◆ Your instructions ◆
Can you retype the passage about breakfast word for word, beginning at "Chris yells from" and stopping after "can start cooking."?
:: Source passage ::
Lynnette adds, "I don’t mean to be a bitch, but where is Carol?"

I pipe up, "I don’t mean to be a bitch, but wouldn’t it be best for everyone if I cook breakfast?"


Chris yells from the kitchen, "I don't mean to be a bitch, but fuck you all!" 


Someone runs into the kitchen to clean wine glasses so Chris can start cooking.

She has brought all of the contents of her giant rich person’s house on the shore of Lake Washington on this trip, including her own chickens that are sitting outside right now.  They have not laid eggs yet.  Breakfast is going to take a while so I grab Mark and we go to the store.  Since they won’t let me cook today I am going to make Bloody Mary’s.
:::
:: Provided information ::
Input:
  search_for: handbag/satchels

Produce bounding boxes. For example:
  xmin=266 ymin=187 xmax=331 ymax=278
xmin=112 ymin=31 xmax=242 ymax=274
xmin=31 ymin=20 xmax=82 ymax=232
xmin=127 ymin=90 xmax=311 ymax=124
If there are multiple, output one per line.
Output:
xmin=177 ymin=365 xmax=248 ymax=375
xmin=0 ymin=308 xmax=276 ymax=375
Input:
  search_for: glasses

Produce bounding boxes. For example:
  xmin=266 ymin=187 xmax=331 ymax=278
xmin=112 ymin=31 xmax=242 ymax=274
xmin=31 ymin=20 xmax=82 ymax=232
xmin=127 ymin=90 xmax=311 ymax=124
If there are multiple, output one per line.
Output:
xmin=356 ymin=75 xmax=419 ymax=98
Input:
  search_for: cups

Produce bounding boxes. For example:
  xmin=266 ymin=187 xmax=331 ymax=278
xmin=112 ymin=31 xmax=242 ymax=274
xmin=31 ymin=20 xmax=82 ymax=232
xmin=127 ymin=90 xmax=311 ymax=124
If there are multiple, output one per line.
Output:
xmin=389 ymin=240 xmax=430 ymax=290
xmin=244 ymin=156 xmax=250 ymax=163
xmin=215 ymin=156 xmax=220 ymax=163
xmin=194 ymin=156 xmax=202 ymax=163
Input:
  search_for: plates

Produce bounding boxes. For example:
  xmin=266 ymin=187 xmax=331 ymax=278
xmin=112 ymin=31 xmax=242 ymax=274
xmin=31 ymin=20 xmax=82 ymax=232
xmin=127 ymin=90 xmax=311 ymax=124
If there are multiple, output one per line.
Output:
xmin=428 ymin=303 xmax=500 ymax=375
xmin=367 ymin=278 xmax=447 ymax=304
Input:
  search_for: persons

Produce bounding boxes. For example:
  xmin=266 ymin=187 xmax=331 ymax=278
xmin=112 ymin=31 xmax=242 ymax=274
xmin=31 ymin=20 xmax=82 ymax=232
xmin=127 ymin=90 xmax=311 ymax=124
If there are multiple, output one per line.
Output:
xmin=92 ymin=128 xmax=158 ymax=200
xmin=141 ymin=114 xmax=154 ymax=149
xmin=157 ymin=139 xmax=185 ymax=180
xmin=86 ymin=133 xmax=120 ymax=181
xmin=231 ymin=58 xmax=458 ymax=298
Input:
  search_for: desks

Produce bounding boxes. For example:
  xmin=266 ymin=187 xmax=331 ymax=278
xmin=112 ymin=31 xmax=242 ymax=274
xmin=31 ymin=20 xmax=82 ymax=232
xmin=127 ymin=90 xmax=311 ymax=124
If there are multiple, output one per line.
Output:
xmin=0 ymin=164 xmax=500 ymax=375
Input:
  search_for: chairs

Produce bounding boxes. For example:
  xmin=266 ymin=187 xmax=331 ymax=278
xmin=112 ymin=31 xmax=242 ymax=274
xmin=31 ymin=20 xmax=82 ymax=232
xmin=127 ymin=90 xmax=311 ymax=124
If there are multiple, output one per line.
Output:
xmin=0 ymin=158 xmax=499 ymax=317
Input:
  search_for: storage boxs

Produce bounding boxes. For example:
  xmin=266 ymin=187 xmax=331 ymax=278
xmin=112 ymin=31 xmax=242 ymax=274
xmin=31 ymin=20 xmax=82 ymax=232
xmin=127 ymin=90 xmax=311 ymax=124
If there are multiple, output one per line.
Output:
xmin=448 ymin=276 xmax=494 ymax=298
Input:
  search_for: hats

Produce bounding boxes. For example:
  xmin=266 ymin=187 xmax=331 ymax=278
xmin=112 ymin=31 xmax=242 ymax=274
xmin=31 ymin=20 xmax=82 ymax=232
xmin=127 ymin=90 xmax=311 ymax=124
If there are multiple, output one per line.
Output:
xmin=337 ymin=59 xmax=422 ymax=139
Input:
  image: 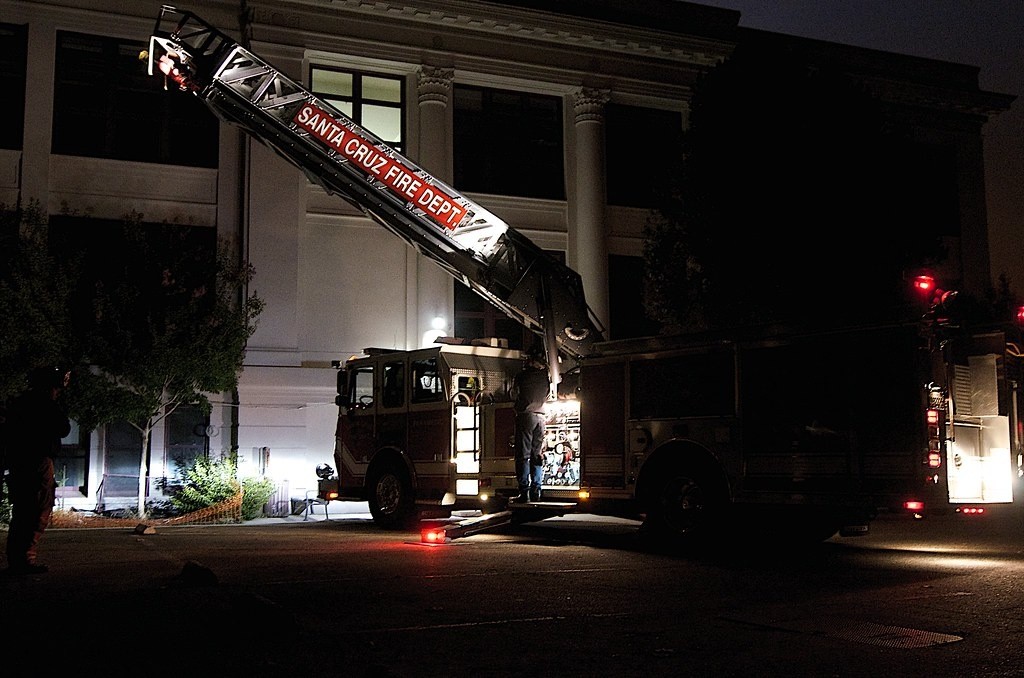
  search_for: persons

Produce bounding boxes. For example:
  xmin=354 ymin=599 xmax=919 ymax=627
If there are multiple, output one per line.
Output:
xmin=0 ymin=363 xmax=73 ymax=575
xmin=508 ymin=345 xmax=550 ymax=503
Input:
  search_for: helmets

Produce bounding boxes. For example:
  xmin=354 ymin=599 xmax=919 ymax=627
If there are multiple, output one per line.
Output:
:::
◆ Reply to the task ◆
Chris yells from the kitchen, "I don't mean to be a bitch, but fuck you all!" 


Someone runs into the kitchen to clean wine glasses so Chris can start cooking.